Hier, je me suis surprise à avoir un comportement peu glorieux. Mon chéri était dans la cuisine, touillant dans les casseroles, grillant des filets de saumon et une montagne de courgettes. Sortant de nulle part, je m'exclame : "J'ajouterais du citron".

Apparemment, je suis comme ça. Quand mon partenaire fait la cuisine, il faut que je m'en mêle. D'habitude, c'est parce que je pense que je suis plus capable que lui, mais aussi, parfois, par compassion. Après tout, nous avons tous les deux une journée de travail derrière nous, alors regarde, bébé, au lieu de traîner sur le canapé, je me sacrifie pour t'aider sous la hotte. "Tu ne rajouterais pas du sel ?"

Je sais pourtant pertinemment que la frontière entre vouloir aider et critiquer est bien mince. Et que trop interférer est un puissant tue-l'amour. Et malheureusement pour mon chéri, je n'interfère pas seulement dans la cuisine. Il y a d'autres choses dont je me mêle alors qu'il fait pourtant de son mieux. Du genre "Ce vase bleu ne serait-il pas mieux ?", "je ferais tourner une machine de laine si j'étais toi", "Il y a encore de la graisse sur la poignée de cette casserole"

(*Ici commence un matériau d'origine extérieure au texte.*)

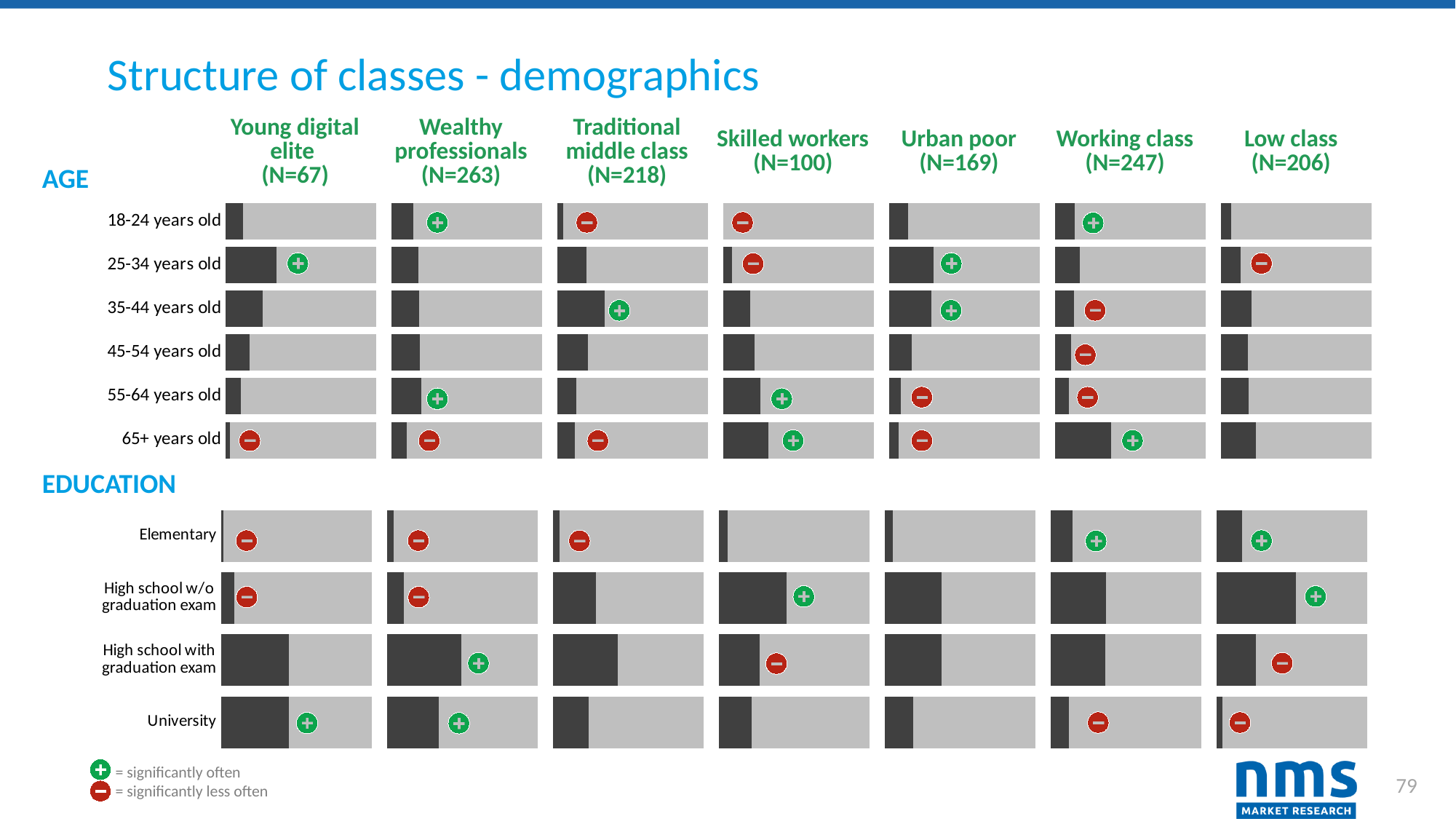
In the AGE section for Low class, which age group has the shortest bar? 18-24 years old What kind of chart is used to show the age and education distributions on this slide? Bar chart How many education categories are shown in the EDUCATION section? 4 How many classes (columns) are compared on the slide? 7 What is the sample size (N) shown for Wealthy professionals? N=263 In the AGE section for Urban poor, which bar is longer: 18-24 years old or 25-34 years old? 25-34 years old According to the legend, what does the green plus symbol mean? Significantly often In the AGE section for Young digital elite, which age group has the shortest bar? 65+ years old In the AGE section for Young digital elite, which age group has the longest bar? 25-34 years old How many age categories are shown in the AGE section? 6 In the EDUCATION section for Low class, which education level has the longest bar? High school w/o graduation exam In the AGE section for Working class, which age group has the longest bar? 65+ years old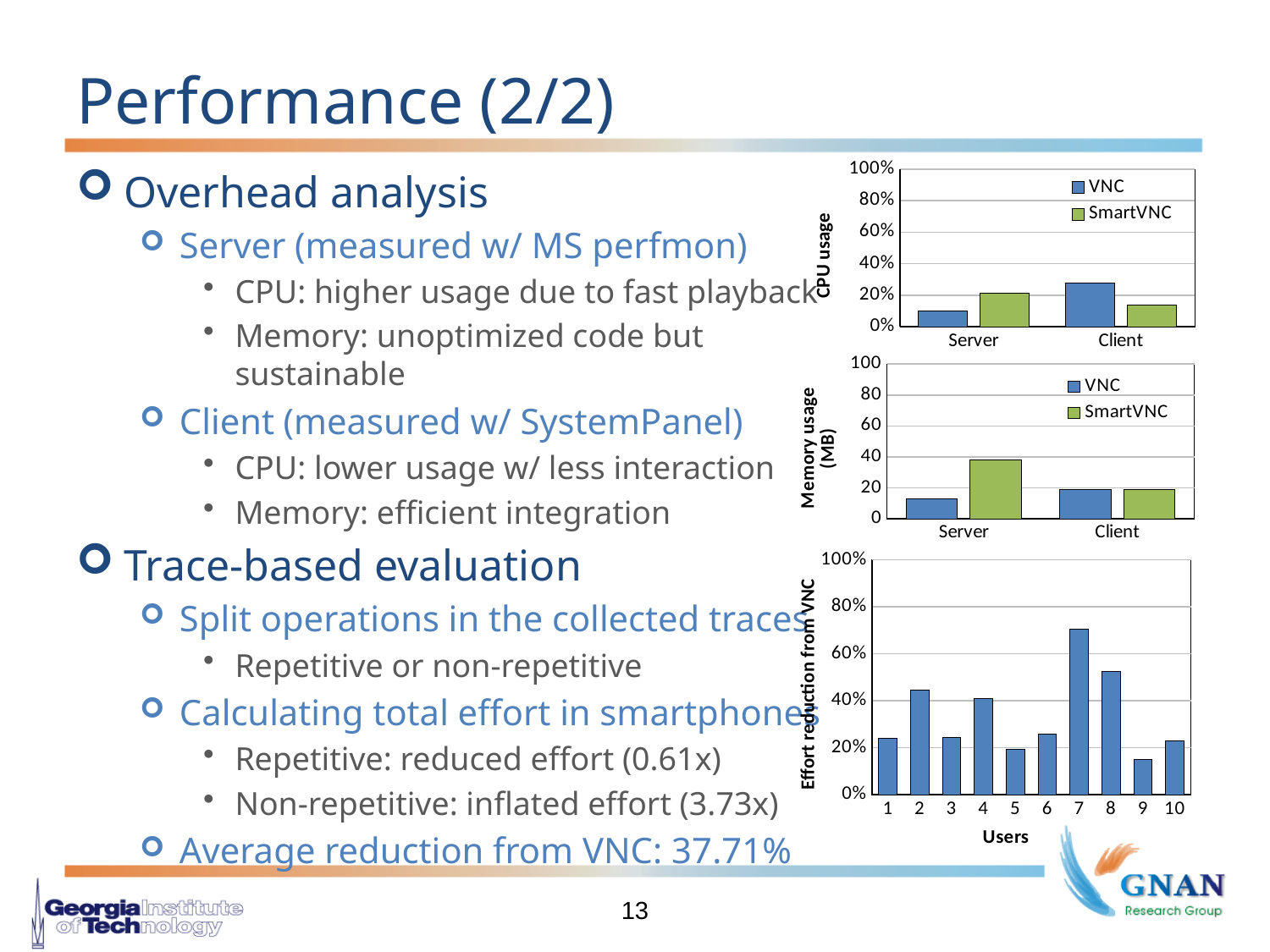
In the Memory usage (MB) chart, which series has the higher value for Server, VNC or SmartVNC? SmartVNC How many series does the legend of the Memory usage (MB) chart list? 2 In the CPU usage chart, is the VNC value for Server greater or less than 20%? less In the CPU usage chart, is the VNC value for Client greater or less than 20%? greater In the Effort reduction from VNC chart, is the value for user 8 greater or less than 40%? greater In the Effort reduction from VNC chart, which user has the lowest effort reduction? 9 In the CPU usage chart, which series has the higher value for Server, VNC or SmartVNC? SmartVNC What kind of chart is the Effort reduction from VNC chart? bar chart In the CPU usage chart, which series has the higher value for Client, VNC or SmartVNC? VNC In the Effort reduction from VNC chart, which user has the highest effort reduction? 7 How many users are shown on the x axis of the Effort reduction from VNC chart? 10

Quand mon ami m'a dit qu'il voulait prendre deux semaines de congé pour s'occuper de notre fils de quatre mois, j'ai été touché. Il voulait s'en occuper à plein temps et tout faire tout seul. Il voulait être là tous les jours pour cet enfant à la tête ronde, en s'assurant qu'il boive suffisamment et qu'il ait les oreilles propres. C'était sans solde aussi, car il est indépendant et que le congé de paternité récemment mis en place est arrivé trop tard pour lui. Peu de temps après la naissance, il avait déjà pris trois semaines de congé. Mais maintenant que j'étais de retour au travail, mon ami voulait un tête-à-tête avec son fils. Face à sa demande, je décide immédiatement que, pour une fois, je ne m'en mêlerais pas. Moi, pendant quatre mois, j'avais eu toute liberté d'apprendre à connaître notre enfant et de pouvoir grandir dans mon rôle de mère. Je ne voulais pas le priver de ce merveilleux sentiment de victoire qu'on peut avoir à la fin d'une journée réussie.

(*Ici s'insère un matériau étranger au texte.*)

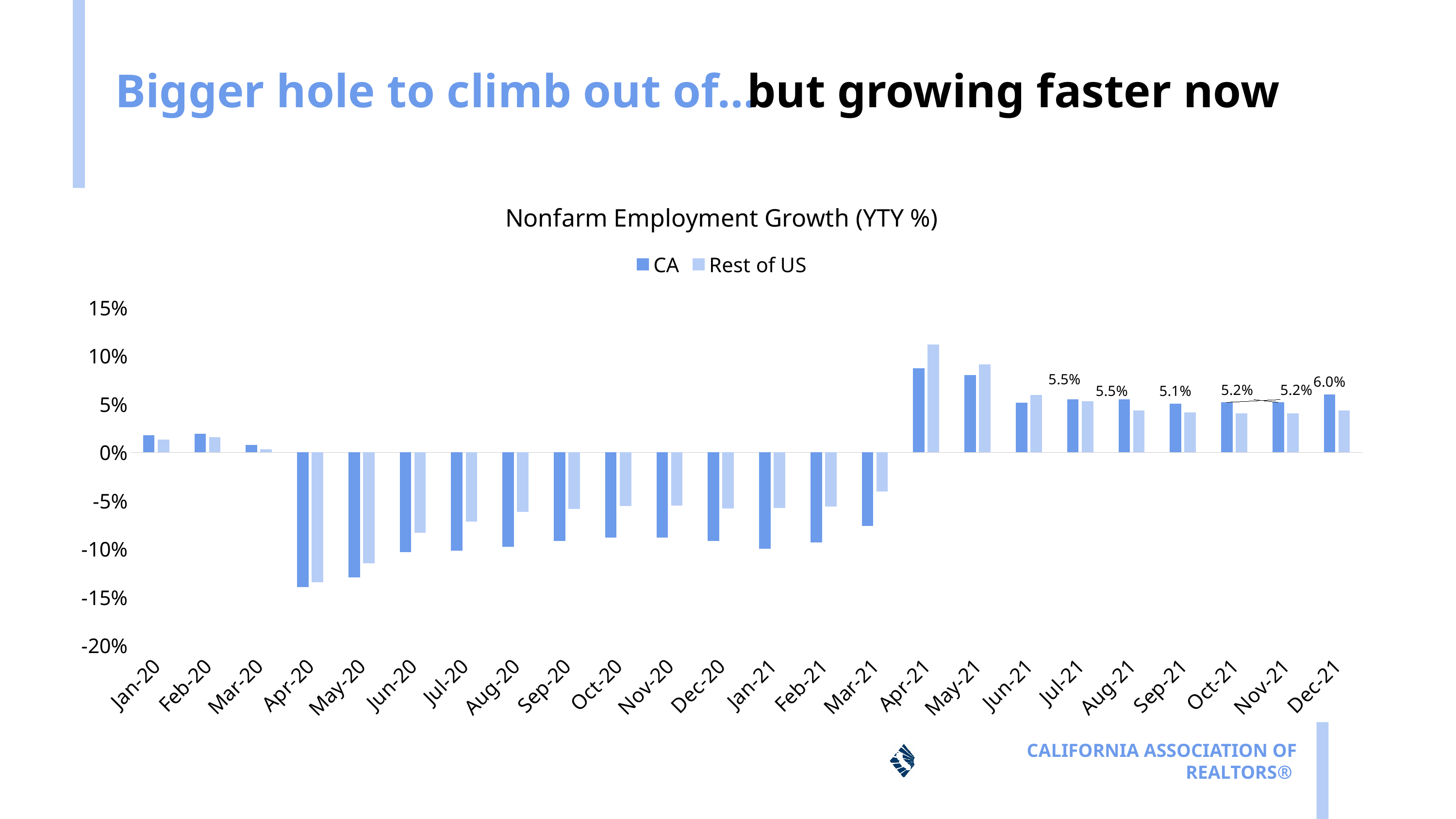
What kind of chart is shown on the slide? Bar chart How many months are shown on the x axis? 24 What is the CA value for Jul-21? 5.5% What is the CA value for Sep-21? 5.1% Which month has the lowest CA value? Apr-20 What is the CA value for Dec-21? 6.0% What is the difference between the CA values for Dec-21 and Sep-21? 0.9 percentage points Which month has the highest Rest of US value? Apr-21 Is the Rest of US value for Apr-21 greater or less than 10%? greater In Apr-21, which is larger, the CA value or the Rest of US value? Rest of US How many series does the legend list? 2 Is the CA value for Apr-20 greater or less than -10%? less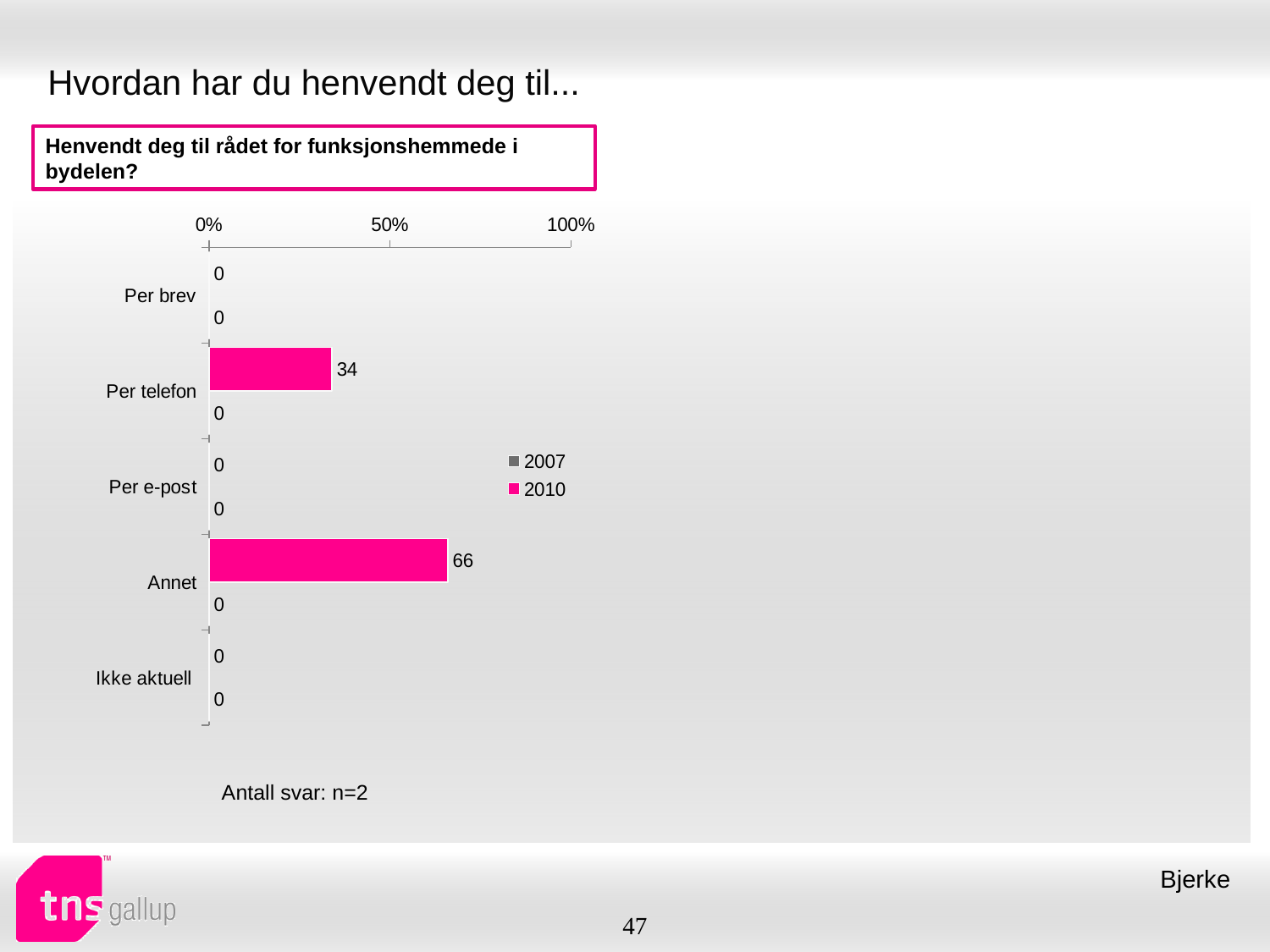
What type of chart is shown on the slide? bar chart What is the 2010 value for Per e-post? 0 Which is larger for 2010: Per telefon or Annet? Annet How many categories are shown on the chart? 5 What is the number of responses (Antall svar) stated below the chart? n=2 What is the 2010 value for Annet? 66 Which category has the highest 2010 value? Annet What is the 2007 value for Per telefon? 0 What is the 2010 value for Per telefon? 34 How many series does the legend list? 2 Is the 2010 value for Annet greater or less than 50%? greater What is the difference between the 2010 values for Annet and Per telefon? 32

Bien sûr, mon amour n'était pas totalement novice. Il a été le premier à apprendre à notre fils à s'allonger sur le ventre et quand il a dû retourner travailler, il a exigé le porte-bébé chaque week-end. Pour lui il était important de passer à l'étape suivante. Il avait hâte de garder son bébé. Un bébé qui pouvait rester heureux sans l'allaitement auquel il était habitué et sans la présence d'une mère. Il voulait essuyer seul les fesses sales dans un café sans table à langer. Il avait également prévu un rendez-vous chez le coiffeur et a simplement pris l'enfant avec lui. Je me suis mordu la lèvre, mais je n'ai rien fait, rien dit. Je lui ai laissé le droit et l'espace de tout régler par lui-même.

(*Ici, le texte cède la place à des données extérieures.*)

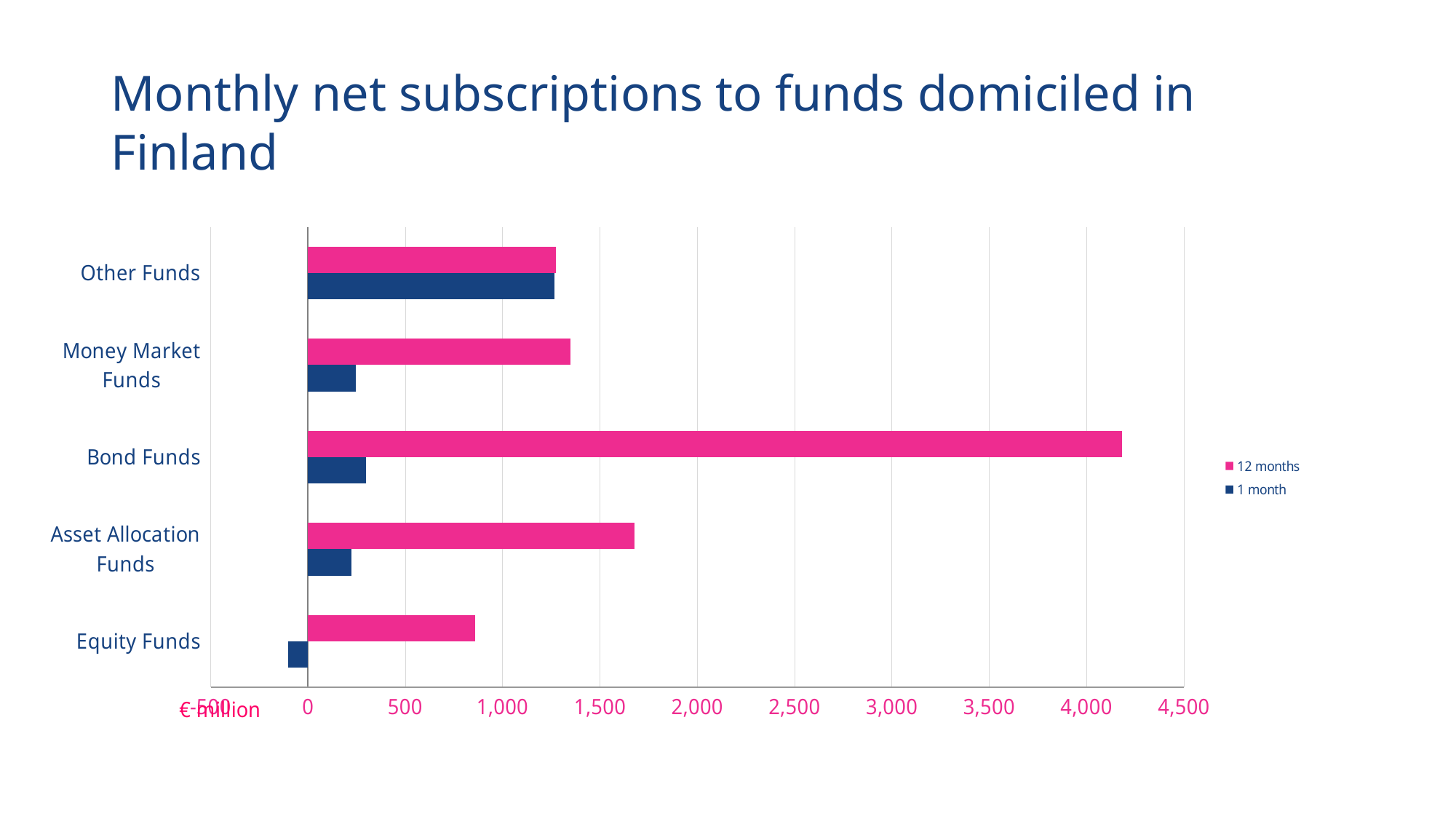
What kind of chart is shown on the slide? Bar chart Which fund category has the lowest 12 months value? Equity Funds How many fund categories are shown on the chart? 5 Is the 12 months value for Equity Funds greater or less than 1,000? less How many series does the legend list? 2 Is the 1 month value for Equity Funds greater or less than 0? less Which fund category has the lowest 1 month value? Equity Funds Which is larger for Money Market Funds: the 12 months value or the 1 month value? 12 months What unit is shown on the horizontal axis of the chart? € million Which fund category has the highest 12 months value? Bond Funds Which fund category has the highest 1 month value? Other Funds Is the 12 months value for Bond Funds greater or less than 4,000? greater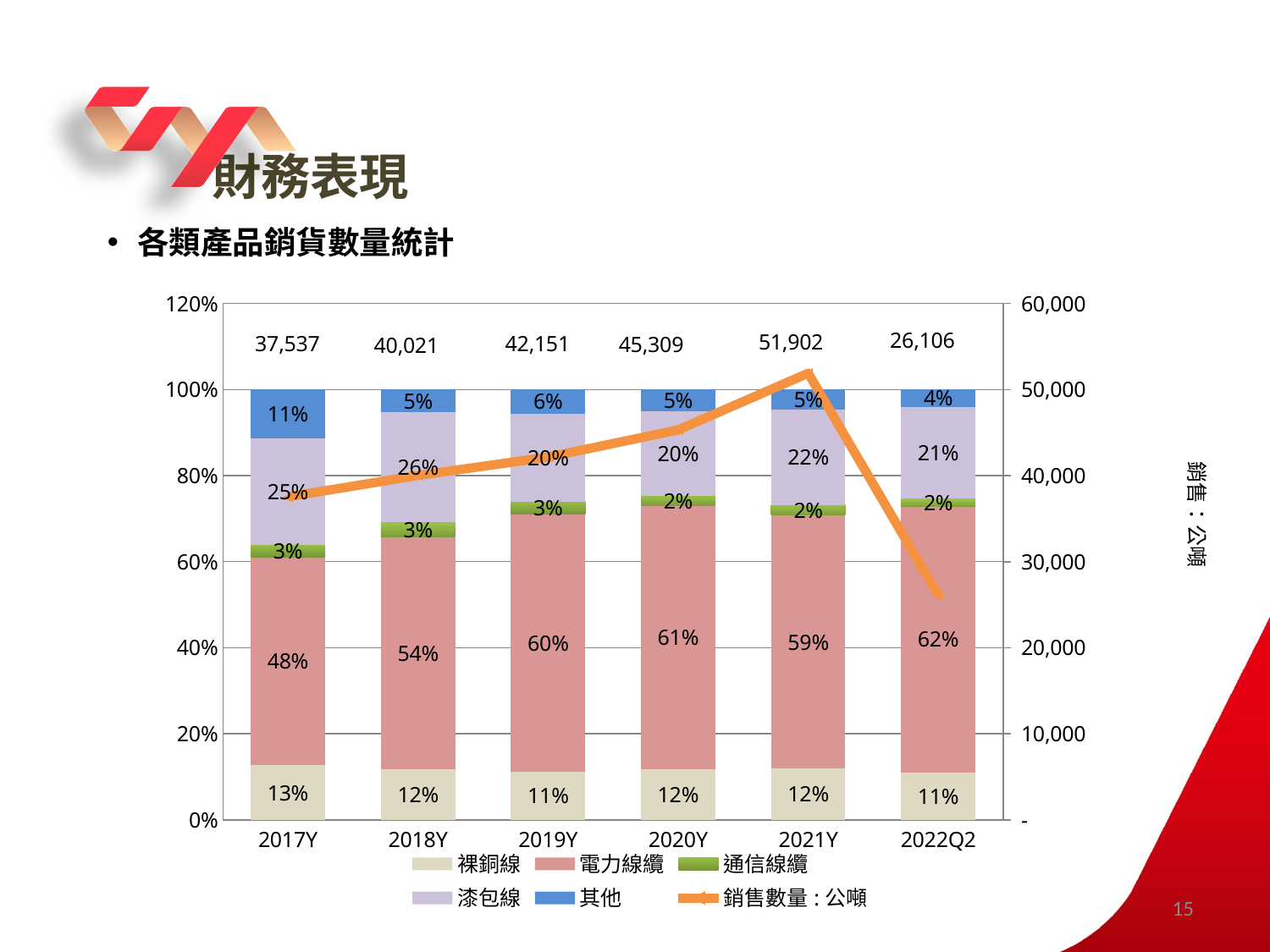
What is the share of 其他 in 2017Y? 11% Which is larger, the 電力線纜 share in 2017Y or in 2022Q2? 2022Q2 What is the difference between the 銷售數量 values for 2021Y and 2020Y? 6,593 Which period has the lowest 銷售數量 (公噸) value? 2022Q2 What kind of chart is shown on the slide? Stacked bar chart with a line What is the share of 電力線纜 in 2019Y? 60% How many periods are shown on the x axis? 6 What is the share of 漆包線 in 2018Y? 26% Which year has the highest 銷售數量 (公噸) value? 2021Y What is the 銷售數量 (公噸) value shown for 2021Y? 51,902 How many series does the legend list? 6 Does the 銷售數量 line rise or fall from 2017Y to 2021Y? Rise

Depuis, notre fils va à la crèche. Et quand une des gardiennes téléphone pour dire que notre petit gars a une vilaine toux, je ne ressens plus une once de stress quand mon chéri propose d'aller le chercher et de l'emmener chez le médecin. Mon conjoint non plus. Le père et le fils ont rapidement appris à s'en sortir et ont même développé leur propre dynamique. Aujourd'hui, je ne vois pas une seule chose qu'il ne fasse pas aussi bien que moi, voire mieux. Et moi ? J'ai décidé de lâcher prise plus souvent. Car du saumon sans citron, c'est peut-être ce qu'il y a de mieux.